RIM has a second attempt at a touchscreen smartphone. (December 5th, 2009)
The first BlackBerry Storm was at first held up as the savior for carriers without the iPhone, but over time it became clear RIM's entry was short of this goal: an aging OS, no Wi-Fi and a misconceived click-down touchscreen meant it often didn't please either would-be iPhone buyers or BlackBerry veterans. The Storm2 addresses some of these features in a major way, but we'll find out in our review whether it's enough to change people's minds.
Product Manufacturer: Research in Motion
Price: $180 (Verizon, 2 yrs), $200 (Telus, 3 yrs)
- Better push-down screen.
- 16GB card included; more RAM.
- Improved scrolling, typing, web browsing.
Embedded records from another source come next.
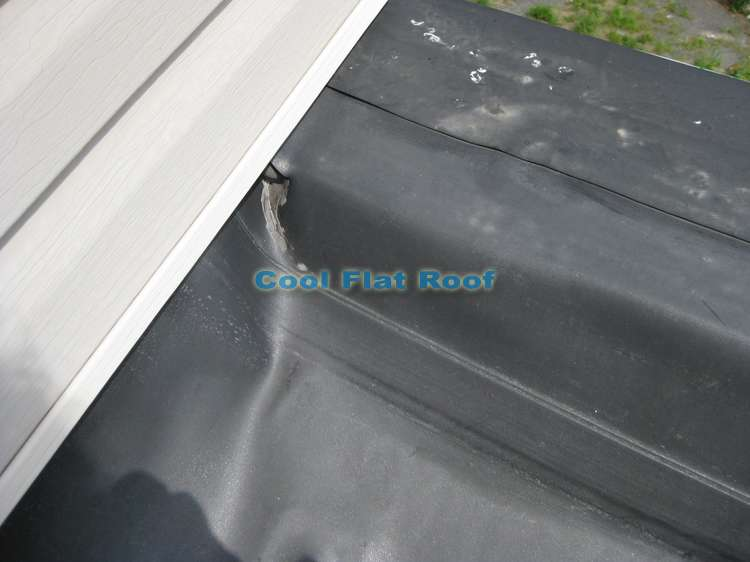 Rubber roof inside corner caulked with rubber lap sealant instead of corner flashing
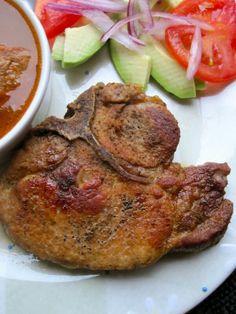 chuleta frita y ensalada de aguacate y tomate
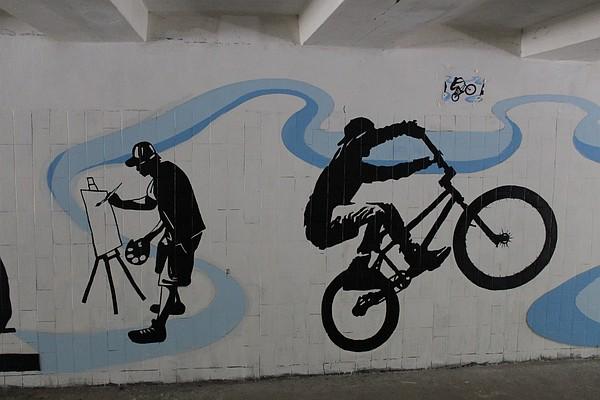 Подземные переходы Симферополя разрисовали графическими рисунками [Фото] фото 2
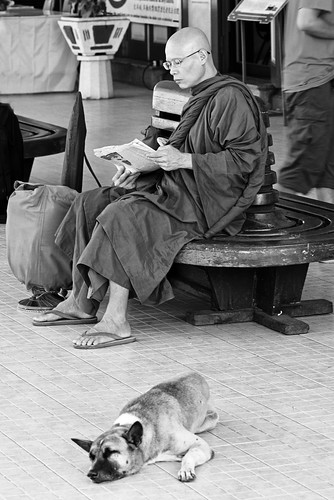 Monks at Hua Hin station-1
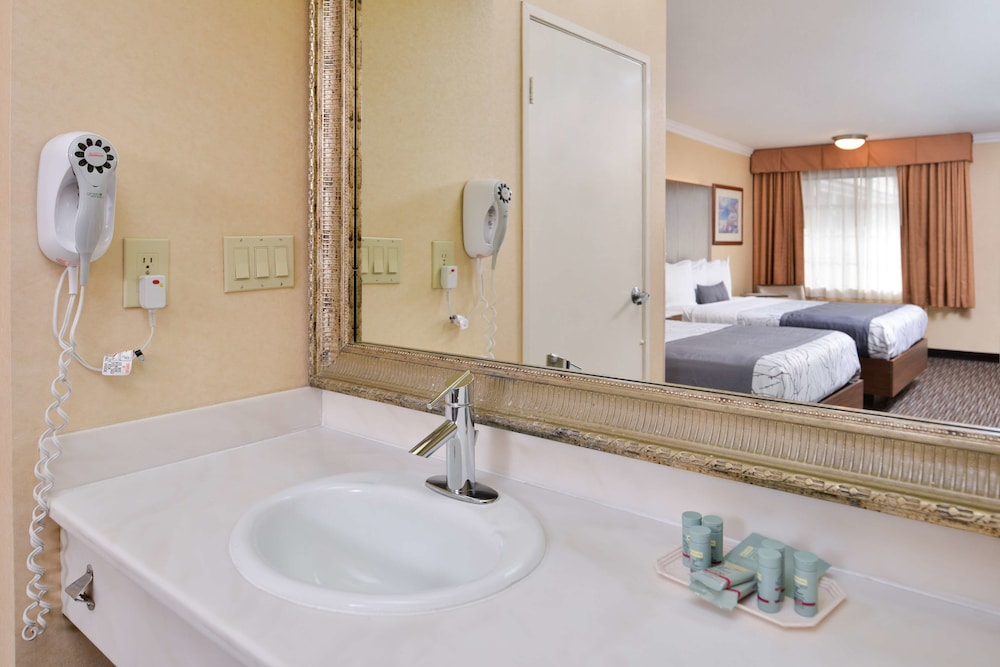 Bathroom, Best Western Airpark Hotel-Los Angeles LAX Airport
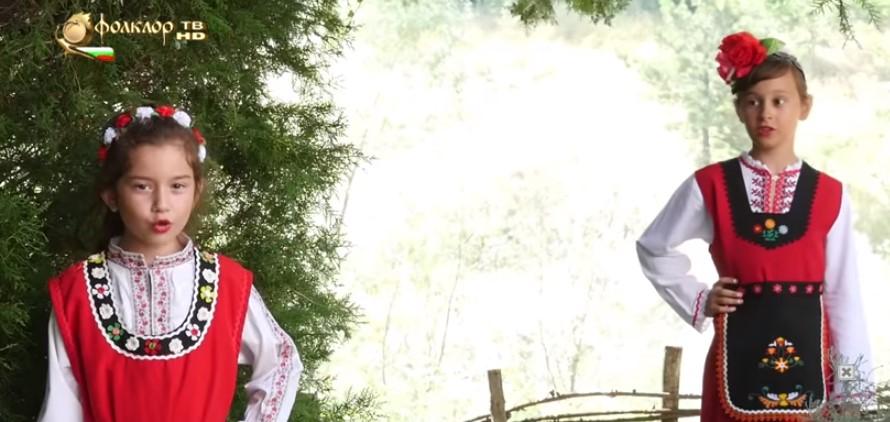 Българските деца са талантливи! Вижте невероятното изпълнение на тези две ангелчета! (ВИДЕО)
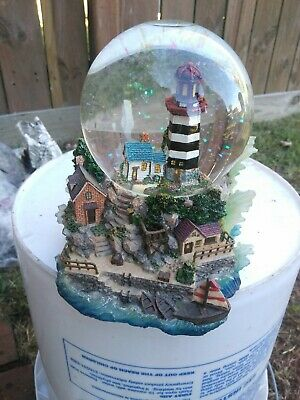 Turn Over The Waves Music Crystal Ball Light House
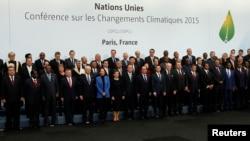 Các nhà lãnh đạo chụp hình lưu niệm tại hội nghị thượng đỉnh về khí hậu ở bên ngoài thủ đô Paris, ngày 30/11/2015.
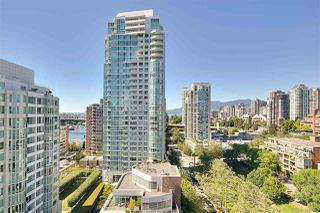 "Photo 12: 1602 1500 HOWE Street in Vancouver: Yaletown Condo for sale in ""THE DISCOVERY"" (Vancouver West)  : MLS®# R2101112"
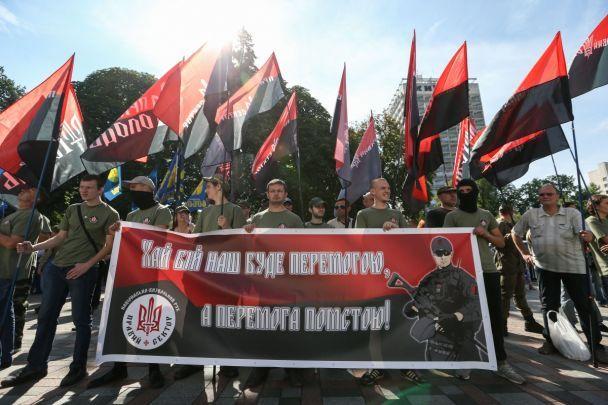 Активісти заявили про блокування усіх виходів із Верховної Ради, в тому числі й підземного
- Built-in Wi-Fi; GSM/HSPA world mode.
- Good call quality and battery life.
- Push-down screen still damages the experience.
- No real hardware changes apart from Wi-Fi.
- Competitors have moved faster.
- BlackBerry OS 5.0 a minor update to an old OS.
- Camera photos are noisy versus rivals.
- App World has a small catalog, isn't preloaded.
design and the clickable screen
On first holding the Storm2, you'd be forgiven for thinking you'd picked up the first Storm by mistake. Apart from a slightly sleeker design with flush navigation buttons, the new BlackBerry is virtually identical on the outside to its predecessor. In some ways, that's a good thing: it has a reassuring heft and feels overall well-built. The physical controls are easy to reach with average hands and provide handy shortcuts for silent mode, voice dialling or volume, and it's wide enough to avoid a cramped feeling with the touchscreen keyboard.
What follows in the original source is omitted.